(Exercise tasks):
1 > In the forum thread on fast trig, why does Java fall back on software calculation of sine and cosine outside the range of -45 to 45 degrees?
2 > List every variable that the benchmark code in the forum thread on fast trig declares before its first for loop.

(Document section):
BEGIN

Fast Trig on the x86

Hey guys,

As soem of you may or may not know there is an issue in java where trig calculatiosn over 45 degrees or under -45 degrees ar esignificantly slower in Java then C on the x86 processor. This is due to the fact that the x86 prcoessor is broken and its trig intrinsics fail Java’s accuracy gaurantees for anything otuside of that range, forcing Java to fall back on sofwtare calculation of those functions.

I’ve just posted my first gem on my gems page, which is tested code for Sin and Cos which will take an arbitrary Sin or Cos calculation and reduce it to one in that range, ensuring speedy calculation.

Enjoy.

http://wiki.java.net/bin/view/Games/JeffGems

It would be nice if you posted some benchmarks too, against trig tables and Math.sin/cos/tan

Trig tables will beat the … out of sin/cos. (somewhere around factor 7 IIRC)

If your lookup-table is of length 100, you do:
entry = (( (int)(angle * scale) % 100) + 100) % 100;
…to catch all angles, even negative ones, without if-statements

Will post the benchmarks when I find time… at work now :-X

I just made a very simple benchmarks of those functions (loop 2000000 ops ):

		long startTime=0;
		long endTime=0;
		int time=0;
		int nbOperation=2000000;	
		double result=0.0;
		double a=3*Math.PI;
		
		startTime=System.currentTimeMillis();
		for(int n=0;n<nbOperation;n++)
		{
			result+=Math.cos(a);
			a+=10;
		}
		endTime=System.currentTimeMillis();
		time=(int)(endTime-startTime);
		System.out.println("Time=" + time);
		System.out.println("Op/s=" + (nbOperation*1000)/time);
		System.out.println("result=" + result);
		
		result=0.0;
		a=3*Math.PI;
		startTime=System.currentTimeMillis();
		for(int n=0;n<nbOperation;n++)

END

(Dataset section):

BEGIN

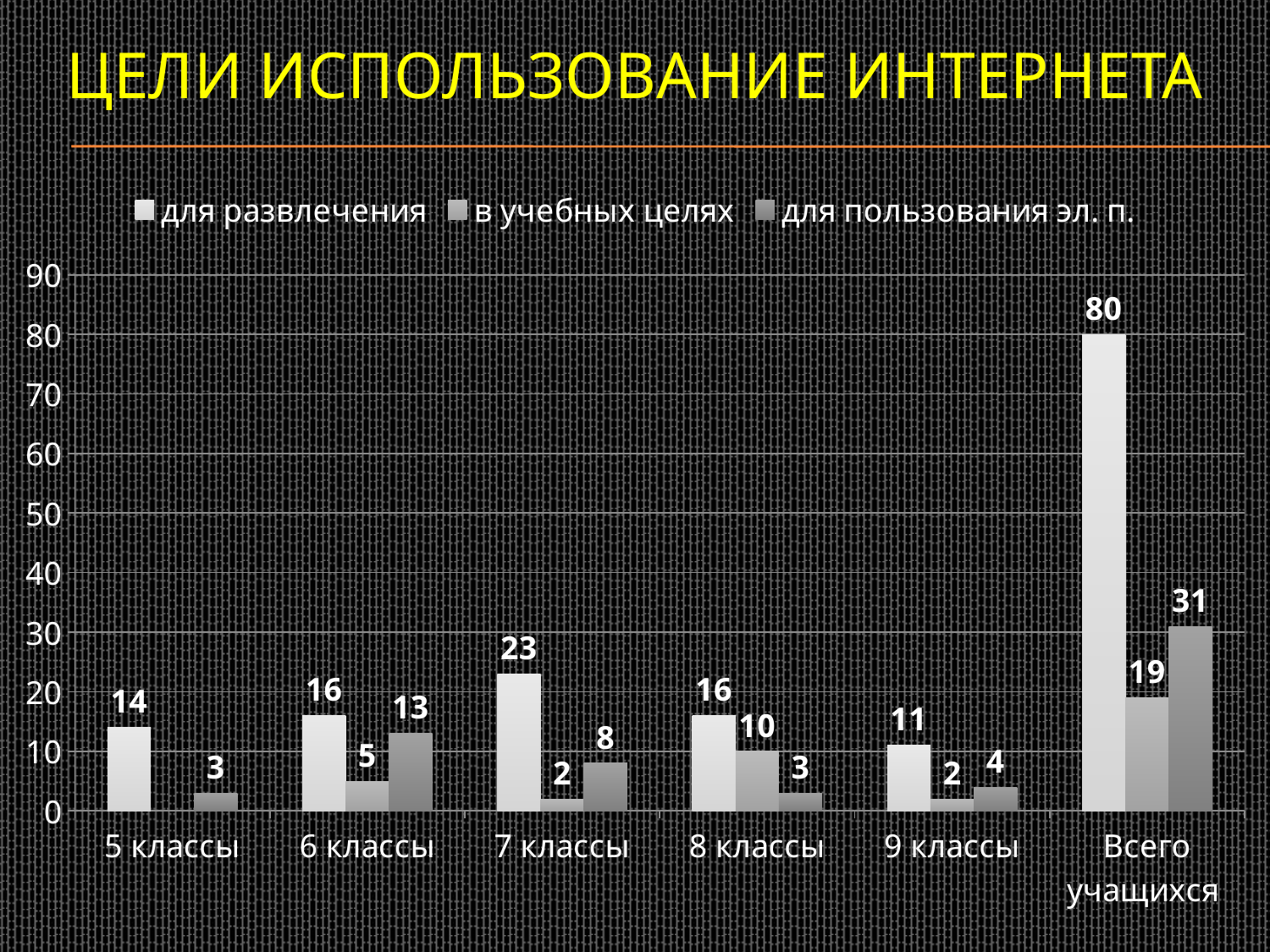
How many categories are shown on the x axis? 6 What is the value for 'для пользования эл. п.' in the '6 классы' category? 13 How many series does the legend list? 3 Among the class categories (5 to 9 классы), which has the highest value for 'для развлечения'? 7 классы What type of chart is shown on the slide? bar chart What is the difference between 'для развлечения' and 'в учебных целях' in the 'Всего учащихся' category? 61 What is the value for 'в учебных целях' in the '8 классы' category? 10 What is the title of the slide? ЦЕЛИ ИСПОЛЬЗОВАНИЕ ИНТЕРНЕТА What is the value for 'для развлечения' in the '7 классы' category? 23 What is the value for 'для развлечения' in the 'Всего учащихся' category? 80 Which is larger in the '9 классы' category: 'в учебных целях' or 'для пользования эл. п.'? для пользования эл. п.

END

(Exercise responses):
1 > The x86 processor's trig intrinsics fail Java's accuracy guarantees for anything outside that range.

2 > startTime, endTime, time, nbOperation, result, a